Charli xcx: von aperol spritz zu erdbeer-erotik – ein visueller wandel!

Charli XCX hat mit ihrer neuesten Single „Wink Wink“ und dem dazugehörigen Musikvideo einmal mehr für Aufsehen gesorgt. Nach dem sommerlichen Vibe von „SS26“ präsentiert die Künstlerin eine düstere, intime Vision, die Fans und Kritiker gleichermaßen in ihren Bann zieht.

Ein bruch mit der „bad girl“-image

Der Clip, inszeniert vom langjährigen Kollaborateur Aidan Zamiri, markiert einen deutlichen Bruch mit dem bisherigen Image von Charli XCX. Während der Sommer zuvor von Aperol Spritz, Zigaretten und nächtlichen Rave-Partys geprägt war, versinkt die Künstlerin nun in einer surrealen Welt aus Erdbeeren und Sahne, selbstgenussvoller Sinnlichkeit und ländlicher Idylle. In einem überraschend ehrlichen Moment singt sie: „Here’s the truth and I gotta be honest, I’m not a bad girl anymore, I promise.“

Die visuellen Elemente untermauern diesen Wandel auf eindrucksvolle Weise. Charli XCX führt alltägliche Hausarbeiten aus, die sich allmählich in sinnliche und zunehmend provokative Szenen verwandeln. Ein flüchtiger Blick auf ihren Kindle, auf dem sie explizite Inhalte liest, unterstreicht die Selbstbestimmung und das spielerische Ausloten der eigenen Sexualität.

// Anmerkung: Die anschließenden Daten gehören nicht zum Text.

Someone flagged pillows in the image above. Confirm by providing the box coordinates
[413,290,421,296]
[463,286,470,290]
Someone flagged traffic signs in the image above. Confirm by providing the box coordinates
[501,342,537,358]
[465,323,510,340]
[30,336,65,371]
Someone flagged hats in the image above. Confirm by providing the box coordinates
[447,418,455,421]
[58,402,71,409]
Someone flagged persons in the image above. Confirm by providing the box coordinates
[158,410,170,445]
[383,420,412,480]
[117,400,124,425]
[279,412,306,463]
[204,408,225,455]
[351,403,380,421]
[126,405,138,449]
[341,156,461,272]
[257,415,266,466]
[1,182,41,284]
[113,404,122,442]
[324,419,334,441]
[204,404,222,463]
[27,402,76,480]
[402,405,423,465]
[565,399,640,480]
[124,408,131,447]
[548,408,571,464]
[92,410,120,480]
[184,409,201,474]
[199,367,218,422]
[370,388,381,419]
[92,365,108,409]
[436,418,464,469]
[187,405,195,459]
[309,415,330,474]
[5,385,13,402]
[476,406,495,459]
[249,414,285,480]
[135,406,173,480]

Mode als spiegelbild der transformation

Mode als spiegelbild der transformation

Auch die Mode, kreiert von Charli XCXs langjährigem Stylisten Chris Horan, folgt dieser neuen Ästhetik. Der Look ist eine Mischung aus erotischer Anziehungskraft, pastoraler Unschuld und ironischem Augenzwinkern. Ein Verweis auf die französische Marke A.P.C. – ein beliebter Anlaufpunkt für den typischen East-London-Look – wird ironisch konterkariert: „My friend Rostam told me I dressed like a slut, so now I shop at A.P.C.“

Besonders auffällig ist ein maßgefertigtes turquoise-farbenes Leder-Racer-Outfit von Chrome Hearts, das Charli XCX in einer schlammigen Landschaft trägt. Das Jacket besticht durch einen silbernen Kreuzball-Verschluss, gerippte Bündchen und tonale Kreuz-Applikationen. Die dazu passenden Hosen sind boot-cut mit einem charakteristischen Chrome Hearts-Knie-Design. Ein ähnliches Set in Schwarz trug sie bereits für ihr „Rock Music“-Video.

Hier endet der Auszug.